Doch kurz darauf legte AfD-Chefin Frauke Petry nach. In einem Interview mit dem MDR riet sie Höcke unmißverständlich zum Rücktritt. Die Mehrheit des AfD-Vorstandes hatte bis zu diesem Zeitpunkt gehofft, das Kapitel Höcke kurz vor Weihnachten zumindest für dieses Jahr abzuschließen. Doch sie hatten die Rechnung ohne Petry gemacht, die wild entschlossen scheint, den Fall Höcke jetzt endgültig abzuschließen und ihren Kontrahenten aus der Partei zu drängen.

Schon während der Sitzung des Bundesvorstandes hatte die sächsische Fraktionsvorsitzende nach Informationen der JUNGEN FREIHEIT versucht, ein härteres Vorgehen gegen Höcke durchzusetzen, stand damit aber allein. Das heißt indes nicht, daß alle ihre Vorstandskollegen die an Höcke ergangene Verwarnung tatsächlich als ausreichend ansehen. Manche haben aber offenbar aus taktischen Überlegungen und mit Blick auf die wichtigen Landtagswahlen in Baden-Württemberg und Rheinland-Pfalz vor einem endgültigen Bruch mit Höcke zum jetzigen Zeitpunkt zurückgeschreckt. 

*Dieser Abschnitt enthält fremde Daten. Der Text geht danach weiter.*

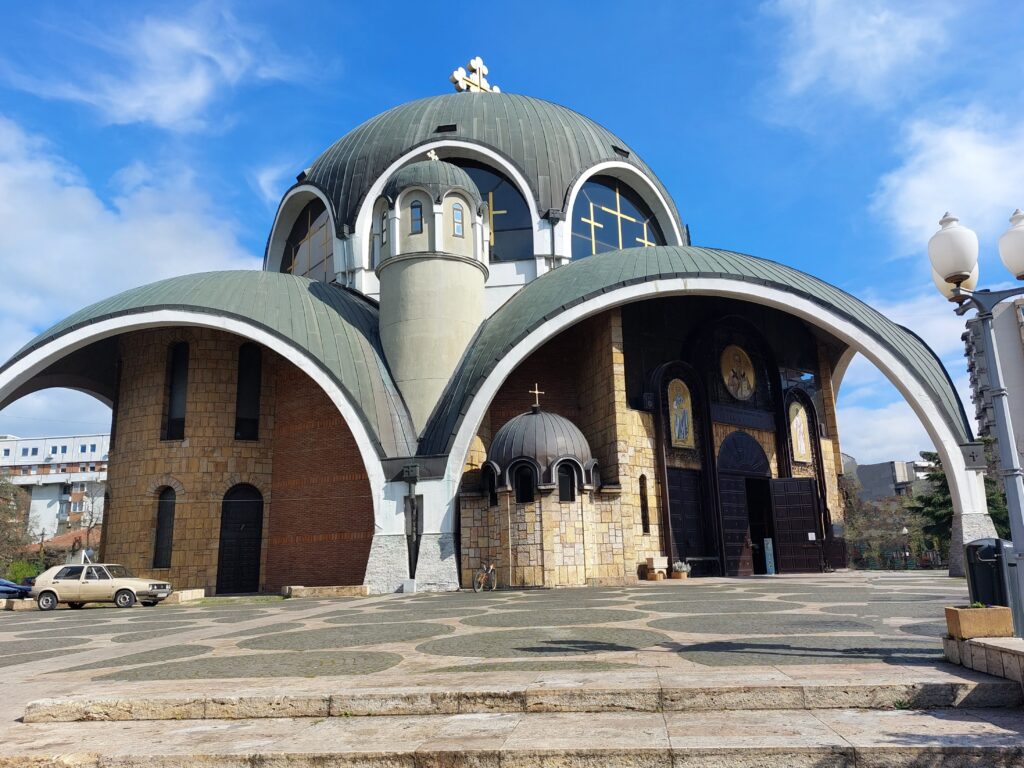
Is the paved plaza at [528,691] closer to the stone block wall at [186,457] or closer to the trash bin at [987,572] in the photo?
the trash bin at [987,572]

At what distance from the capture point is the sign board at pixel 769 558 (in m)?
20.8

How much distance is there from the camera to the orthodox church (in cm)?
1725

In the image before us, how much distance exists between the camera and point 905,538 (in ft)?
119

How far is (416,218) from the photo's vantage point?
20.5 meters

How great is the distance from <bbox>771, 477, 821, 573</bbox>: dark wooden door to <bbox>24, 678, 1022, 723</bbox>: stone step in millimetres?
17039

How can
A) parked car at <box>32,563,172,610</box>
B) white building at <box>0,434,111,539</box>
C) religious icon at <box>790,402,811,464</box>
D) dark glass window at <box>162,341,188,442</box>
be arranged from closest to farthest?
1. parked car at <box>32,563,172,610</box>
2. dark glass window at <box>162,341,188,442</box>
3. religious icon at <box>790,402,811,464</box>
4. white building at <box>0,434,111,539</box>

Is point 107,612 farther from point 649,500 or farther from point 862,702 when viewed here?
point 862,702

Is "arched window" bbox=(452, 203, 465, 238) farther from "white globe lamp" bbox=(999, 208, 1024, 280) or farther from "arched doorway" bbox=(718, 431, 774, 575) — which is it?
"white globe lamp" bbox=(999, 208, 1024, 280)

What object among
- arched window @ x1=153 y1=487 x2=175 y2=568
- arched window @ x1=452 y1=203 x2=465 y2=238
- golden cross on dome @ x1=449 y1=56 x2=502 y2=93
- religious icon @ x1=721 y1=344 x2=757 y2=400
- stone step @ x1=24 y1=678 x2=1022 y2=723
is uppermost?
golden cross on dome @ x1=449 y1=56 x2=502 y2=93

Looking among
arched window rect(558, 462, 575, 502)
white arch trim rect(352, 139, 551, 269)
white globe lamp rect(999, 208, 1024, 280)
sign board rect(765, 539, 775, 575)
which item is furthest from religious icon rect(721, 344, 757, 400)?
white globe lamp rect(999, 208, 1024, 280)

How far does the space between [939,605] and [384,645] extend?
7352 millimetres

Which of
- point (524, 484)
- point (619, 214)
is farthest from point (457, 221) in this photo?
point (524, 484)

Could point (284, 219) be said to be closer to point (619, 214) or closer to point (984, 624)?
point (619, 214)

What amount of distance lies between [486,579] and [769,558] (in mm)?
8751
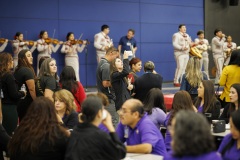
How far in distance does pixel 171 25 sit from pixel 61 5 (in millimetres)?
4493

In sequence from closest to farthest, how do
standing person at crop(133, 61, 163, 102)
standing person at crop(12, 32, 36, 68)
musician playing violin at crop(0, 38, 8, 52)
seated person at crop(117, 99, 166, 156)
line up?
seated person at crop(117, 99, 166, 156), standing person at crop(133, 61, 163, 102), musician playing violin at crop(0, 38, 8, 52), standing person at crop(12, 32, 36, 68)

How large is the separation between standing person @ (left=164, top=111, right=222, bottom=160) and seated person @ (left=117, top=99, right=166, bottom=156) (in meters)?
1.51

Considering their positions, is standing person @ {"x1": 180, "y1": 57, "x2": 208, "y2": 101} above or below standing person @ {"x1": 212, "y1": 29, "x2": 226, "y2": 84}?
below

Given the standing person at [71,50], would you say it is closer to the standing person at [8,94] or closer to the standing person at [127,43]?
the standing person at [127,43]

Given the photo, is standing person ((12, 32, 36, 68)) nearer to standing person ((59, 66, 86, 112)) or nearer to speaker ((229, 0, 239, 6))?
standing person ((59, 66, 86, 112))

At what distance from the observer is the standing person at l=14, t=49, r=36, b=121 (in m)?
6.22

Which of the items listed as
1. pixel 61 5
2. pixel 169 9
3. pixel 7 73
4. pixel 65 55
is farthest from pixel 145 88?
pixel 169 9

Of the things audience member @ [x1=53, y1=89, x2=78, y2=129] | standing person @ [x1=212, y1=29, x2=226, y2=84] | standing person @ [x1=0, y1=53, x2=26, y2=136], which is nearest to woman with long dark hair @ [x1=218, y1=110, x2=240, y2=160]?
audience member @ [x1=53, y1=89, x2=78, y2=129]

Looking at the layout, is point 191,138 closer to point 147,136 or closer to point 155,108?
point 147,136

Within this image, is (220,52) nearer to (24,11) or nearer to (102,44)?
(102,44)

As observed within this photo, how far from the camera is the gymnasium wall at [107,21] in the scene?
1335cm

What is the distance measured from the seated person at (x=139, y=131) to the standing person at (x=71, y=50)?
904cm

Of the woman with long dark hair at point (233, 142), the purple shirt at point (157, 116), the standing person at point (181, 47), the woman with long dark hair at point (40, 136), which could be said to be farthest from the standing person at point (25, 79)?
the standing person at point (181, 47)

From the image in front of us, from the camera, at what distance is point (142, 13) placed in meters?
16.1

Daß sich die Stimmung in der Partei mittlerweile gegen Höcke gewendet hat, wurde am Freitag morgen während einer Telefonkonferenz mit den Landesvorsitzenden deutlich. In einem von Petry eingeholten Stimmungsbild sprachen sich dabei neun Landesverbände für einen Rücktritt des Erfurter Fraktionschefs aus – lediglich Höcke, Brandenburgs Fraktionsvorsitzender Alexander Gauland und der Landeschef von Sachsen-Anhalt, André Poggenburg, waren dagegen. Dieses Meinungsbild hatte Petry im Kopf, als sie nach der Vorstandssitzung Höcke den Rücktritt nahelegte und damit deutlich über den gerade erst gefaßten Beschluß hinausging – und so eine neue Runde in der Auseinandersetzung einläutete. 

Vor allem Gauland reagierte verärgert auf den Vorstoß „meiner lieben Freundin Frauke Petry“. Niemand im Bundesvorstand außer Petry habe zuvor einen Amtsverzicht von Höcke gefordert. Durch diese Äußerungen sei die Sache wieder ins Rutschen gekommen. „Das geht nicht, und das halte ich für falsch“, sagte Gauland der JUNGEN FREIHEIT. „Wir hätten nach dem Beschluß dichtmachen müssen. Nun ist Polen wieder offen“, fügte er hinzu. An seiner Loyalität zu Petry ändere dies aber nichts.

Höcke hat sich bislang nicht zu der Verwarnung durch den Bundesvorstand geäußert. In seinem Umfeld wird aber ausdrücklich darauf hingewiesen, daß kein Parteiordnungsverfahren gegen Höcke eingeleitet worden sei, sondern der Vorstand lediglich seine Meinung geäußert habe. 

Gauland, der Höcke bislang stets unterstützt hat, appellierte unterdessen an die Einsicht Höckes. „Ich wünsche mir, daß ich jetzt mal nichts von ihm höre, was ich nur schwer erklären kann“, sagte Gauland. In der Partei wird unterdessen daran erinnert, daß es bereits einmal ein Amtsenthebungsverfahren gegen Björn Höcke gab. Dieses war im Mai auf Initiative des damaligen AfD-Chefs Bernd Lucke nach mißverständlichen Äußerungen Höckes zur NPD angestrengt worden. Nach dem Essener Parteitag war es vom neuen Bundesvorstand unter Frauke Petry zu den Akten gelegt worden.